Jamal Halaby
The Associated Press
January 28, 2013 - 1:00am
http://www.statesman.com/ap/ap/religion/hamas-says-next-inter-palestinian-talks-...


AMMAN, Jordan —

Reconciliation talks between Palestinian militant group Hamas and its rival Fatah are on track and will resume in Egypt on Feb. 9, Hamas' political leader said Monday.

Khalid Mashaal said that "obstacles" over crucial issues such as elections and a future government remain, but that he expected progress in talks with Palestinian leader Mahmoud Abbas.

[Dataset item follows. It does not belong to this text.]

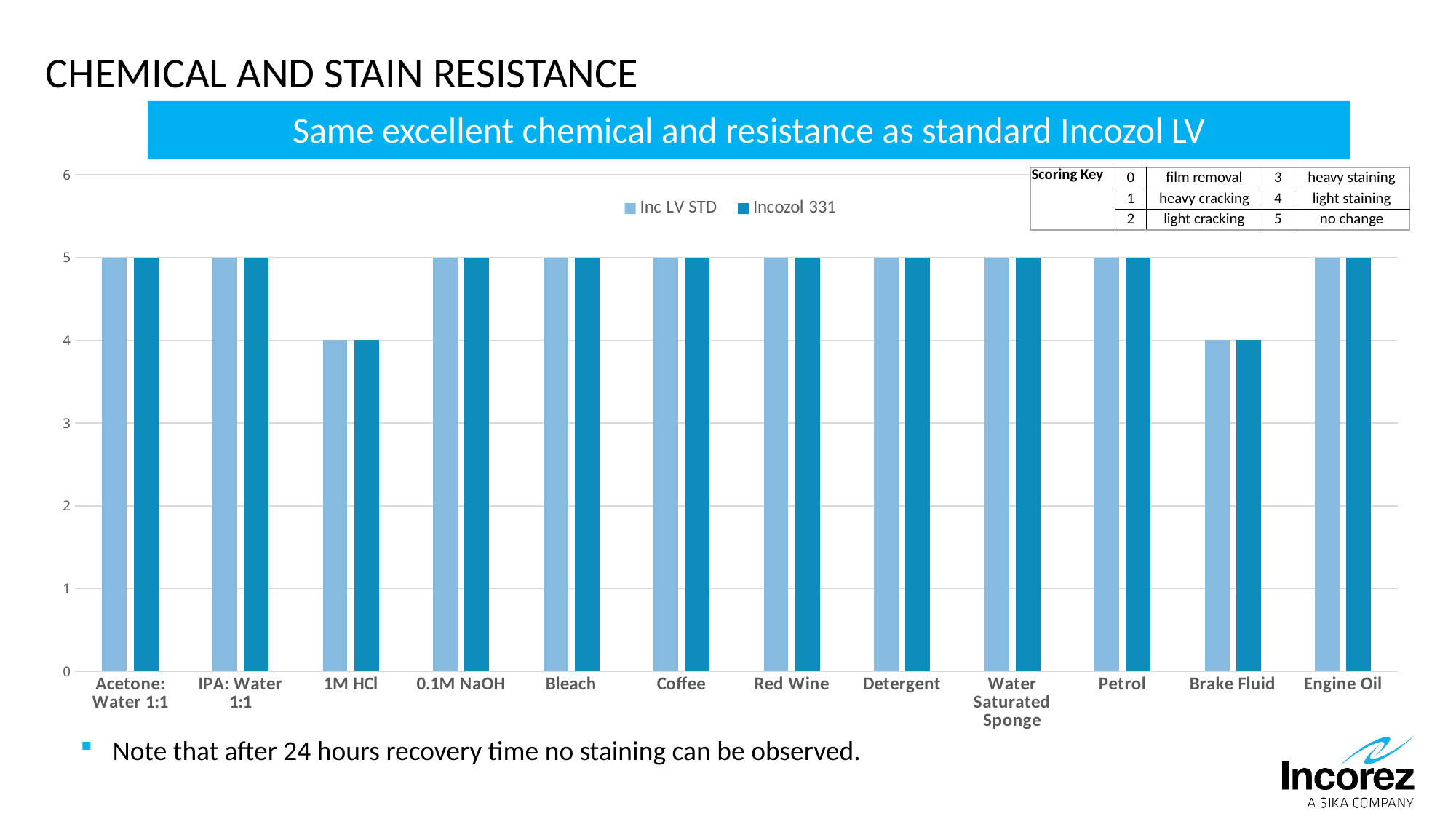
How many series does the chart legend list? 2 Which is larger: the Inc LV STD score for Petrol or the Inc LV STD score for Brake Fluid? Petrol What are the two series names listed in the chart legend? Inc LV STD and Incozol 331 What is the score for Inc LV STD for 1M HCl? 4 Is the Incozol 331 score for Red Wine greater or less than 3? greater What is the score for Incozol 331 for Coffee? 5 How many chemical categories are shown on the x axis of the chart? 12 What is the score for Incozol 331 for Brake Fluid? 4 What is the difference between the Incozol 331 score for Bleach and the Incozol 331 score for 1M HCl? 1 What is the score for Inc LV STD for Engine Oil? 5 What kind of chart is shown on the slide? bar chart Which categories have the lowest score for Incozol 331? 1M HCl and Brake Fluid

"We've made good steps in our previous reconciliation talks and we have a timetable to follow," Mashaal said following a closed-door meeting with Jordan's King Abdullah II in Amman, the third in one year.

"No doubt, there are obstacles, but we will overcome them with our will and determination to end the state of estrangement and division," he added.

Mashaal told reporters that his talks with Abdullah focused on the s tate of Palestinian politics following elections in Israel and the United States, and ways to end Palestinian differences.

In the annual meetings of the World in Economic Forum in Davos, Switzerland, Abdullah warned Israel to stop playing a "waiting game," with regards to peace efforts with the Palestinians.

Abdullah said that President Barack Obama's second term was the last opportunity to create two states — Palestine and Israel — that can live side-by-side in peace. Hamas' own ideology rejects that arrangement as it considers an Islamic Middle East its goal. But some of the more pragmatic Hamas leaders favor some sort of acceptance for Israel.

Peace talks between Israel and the Palestinian Authority collapsed in 2008. Abbas's recent success at the U.N., where he won recognition of a de facto state, angered the Israeli government, which insists Palestinian statehood should be reached through a peace agreement and talks.

Mashaal's meeting with Abdullah is the third in one year, when Jordan ended a 13-year estrangement with the militant Palestinian group after the rise of Hamas's parent movement, the fundamentalist Muslim Brotherhood, in the wake of Arab Spring revolts, especially in Egypt. Islamists are the most influential opposition group in Jordan.

A Jordanian citizen, Mashaal was welcomed back last January. Hamas rejects Jordan's cordial ties with Israel under a peace treaty signed in 1994. Mashaal was expelled in 1999 for activities deemed "illicit and harmful" to Jordan's stability and national security.